Trinity Evangelical completely funds all of their own travel and materials needed to complete the repairs. This year the group was the selected beneficiary of donations raised by the 2015 FDNY 343 Ride. This annual bicycle trip occurs on the anniversary of Sept. 11 to honor and remember the 343 members of the New York Fire Department who perished in the World Trade Center in 2011. Each year the donated proceeds go directly to support Veterans. The $10,000 donation to Kaifler's group funded the majority of the materials needed for this year's mission in Charleston. Other donations from his congregation and paint supplies from a Charleston Sherwin Williams brought the donation total to almost $13,000.

Another Veteran that benefited from the generosity of the New York-based mission group is Harvey Simmons. Tears of joy welled up in his eyes as he rode the donated scooter down his newly constructed 65-foot wheelchair accessible ramp on Bogard Street in downtown Charleston. 

An American Flag is proudly displayed above the new wheelchair accessible ramp at the home of Veteran Harvey Simmons.

An American Flag is proudly displayed above the new wheelchair accessible ramp at the home of Veteran Harvey Simmons.

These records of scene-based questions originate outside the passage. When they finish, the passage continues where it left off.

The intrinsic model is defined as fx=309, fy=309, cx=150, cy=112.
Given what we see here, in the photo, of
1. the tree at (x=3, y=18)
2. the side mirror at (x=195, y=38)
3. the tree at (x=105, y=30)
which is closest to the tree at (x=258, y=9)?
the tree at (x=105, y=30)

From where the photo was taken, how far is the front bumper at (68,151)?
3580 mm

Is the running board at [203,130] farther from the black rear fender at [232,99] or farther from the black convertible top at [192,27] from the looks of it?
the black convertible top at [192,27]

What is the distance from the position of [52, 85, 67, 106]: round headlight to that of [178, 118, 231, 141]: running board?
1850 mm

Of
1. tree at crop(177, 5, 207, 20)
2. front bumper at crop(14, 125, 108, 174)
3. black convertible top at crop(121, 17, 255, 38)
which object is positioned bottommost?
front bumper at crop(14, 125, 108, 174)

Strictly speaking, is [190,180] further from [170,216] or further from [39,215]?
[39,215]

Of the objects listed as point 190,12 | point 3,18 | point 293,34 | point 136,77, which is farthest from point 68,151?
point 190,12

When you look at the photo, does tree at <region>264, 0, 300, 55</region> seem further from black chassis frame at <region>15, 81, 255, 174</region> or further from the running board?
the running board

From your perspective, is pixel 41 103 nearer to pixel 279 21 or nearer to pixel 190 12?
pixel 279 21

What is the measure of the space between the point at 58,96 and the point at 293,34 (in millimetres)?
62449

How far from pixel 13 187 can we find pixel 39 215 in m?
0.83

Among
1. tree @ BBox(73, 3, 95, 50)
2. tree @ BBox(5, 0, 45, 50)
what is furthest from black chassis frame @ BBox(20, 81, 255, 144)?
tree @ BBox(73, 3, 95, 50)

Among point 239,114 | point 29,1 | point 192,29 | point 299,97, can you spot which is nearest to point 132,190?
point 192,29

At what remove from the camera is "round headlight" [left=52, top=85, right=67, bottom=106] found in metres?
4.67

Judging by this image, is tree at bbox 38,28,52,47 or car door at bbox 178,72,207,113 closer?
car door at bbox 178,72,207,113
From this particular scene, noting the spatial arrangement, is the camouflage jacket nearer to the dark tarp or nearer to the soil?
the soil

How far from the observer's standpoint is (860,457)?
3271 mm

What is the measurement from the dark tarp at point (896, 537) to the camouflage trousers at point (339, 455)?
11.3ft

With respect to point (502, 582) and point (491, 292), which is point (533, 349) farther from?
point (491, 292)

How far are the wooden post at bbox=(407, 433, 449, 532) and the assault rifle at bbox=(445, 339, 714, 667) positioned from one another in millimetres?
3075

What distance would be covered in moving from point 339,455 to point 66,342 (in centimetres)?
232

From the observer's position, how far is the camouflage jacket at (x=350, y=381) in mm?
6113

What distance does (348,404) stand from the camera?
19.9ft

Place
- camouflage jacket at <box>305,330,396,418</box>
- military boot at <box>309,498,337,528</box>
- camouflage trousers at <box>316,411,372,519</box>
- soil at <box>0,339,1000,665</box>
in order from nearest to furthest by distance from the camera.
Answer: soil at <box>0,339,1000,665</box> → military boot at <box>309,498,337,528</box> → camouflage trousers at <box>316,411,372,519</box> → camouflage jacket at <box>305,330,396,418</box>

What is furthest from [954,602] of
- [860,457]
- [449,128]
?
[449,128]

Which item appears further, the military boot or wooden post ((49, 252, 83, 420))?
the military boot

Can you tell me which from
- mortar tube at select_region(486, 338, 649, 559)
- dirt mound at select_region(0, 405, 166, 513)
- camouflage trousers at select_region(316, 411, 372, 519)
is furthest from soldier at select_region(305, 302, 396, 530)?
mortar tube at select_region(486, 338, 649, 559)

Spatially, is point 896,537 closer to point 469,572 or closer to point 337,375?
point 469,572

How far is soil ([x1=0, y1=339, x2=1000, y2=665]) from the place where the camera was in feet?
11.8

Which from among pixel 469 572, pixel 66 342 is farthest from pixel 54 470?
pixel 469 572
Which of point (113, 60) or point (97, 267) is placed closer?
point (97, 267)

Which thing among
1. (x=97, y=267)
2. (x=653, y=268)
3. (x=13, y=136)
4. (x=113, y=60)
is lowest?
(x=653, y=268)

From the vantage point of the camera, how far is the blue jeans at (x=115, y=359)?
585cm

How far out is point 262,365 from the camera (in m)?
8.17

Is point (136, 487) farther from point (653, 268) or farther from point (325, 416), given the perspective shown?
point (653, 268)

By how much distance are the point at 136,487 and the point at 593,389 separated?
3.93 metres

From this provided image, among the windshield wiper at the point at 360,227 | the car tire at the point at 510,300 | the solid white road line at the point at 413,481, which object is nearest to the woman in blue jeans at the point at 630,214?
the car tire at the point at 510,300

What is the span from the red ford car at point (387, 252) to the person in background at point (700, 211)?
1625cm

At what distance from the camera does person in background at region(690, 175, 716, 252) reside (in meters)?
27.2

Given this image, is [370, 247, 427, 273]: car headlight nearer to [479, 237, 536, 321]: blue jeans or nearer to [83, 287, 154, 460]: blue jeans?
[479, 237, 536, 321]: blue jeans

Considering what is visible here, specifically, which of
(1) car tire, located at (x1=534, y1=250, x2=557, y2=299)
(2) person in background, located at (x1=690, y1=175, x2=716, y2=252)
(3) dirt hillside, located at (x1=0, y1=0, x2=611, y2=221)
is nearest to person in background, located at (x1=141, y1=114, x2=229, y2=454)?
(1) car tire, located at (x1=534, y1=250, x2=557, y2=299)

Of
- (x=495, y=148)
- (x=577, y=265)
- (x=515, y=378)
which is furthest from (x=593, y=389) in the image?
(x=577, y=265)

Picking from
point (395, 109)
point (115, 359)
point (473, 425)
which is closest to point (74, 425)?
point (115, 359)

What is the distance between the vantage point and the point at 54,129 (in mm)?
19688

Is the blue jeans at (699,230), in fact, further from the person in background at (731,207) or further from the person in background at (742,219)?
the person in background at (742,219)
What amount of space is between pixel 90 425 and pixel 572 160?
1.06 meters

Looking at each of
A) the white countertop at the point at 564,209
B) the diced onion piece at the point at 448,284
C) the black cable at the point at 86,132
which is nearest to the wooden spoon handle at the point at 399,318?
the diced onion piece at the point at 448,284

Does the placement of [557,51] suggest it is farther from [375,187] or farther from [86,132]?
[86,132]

"This will change my life tremendously," said Simmons. "It will make me more mobile and it will be easier for me to get in and out of my residence."

Prior to Trinity Evangelical's arrival Simmons was navigating rickety front porch stairs with a rolling walker. 

"These people are tremendous and show up every day with a smile on their faces," said Simmons after his first ride down the ramp. "Words can't describe how I'm feeling right now."

"We are so grateful to Pastor Bruce and his team for travelling hundreds of miles and giving of their time and treasure," said Charleston VA Voluntary Service Program Manager Fred Lesinski. "Our Veterans are fortunate to benefit from the generosity of community-based resources and organizations near and far to meet needs that go beyond VA health care."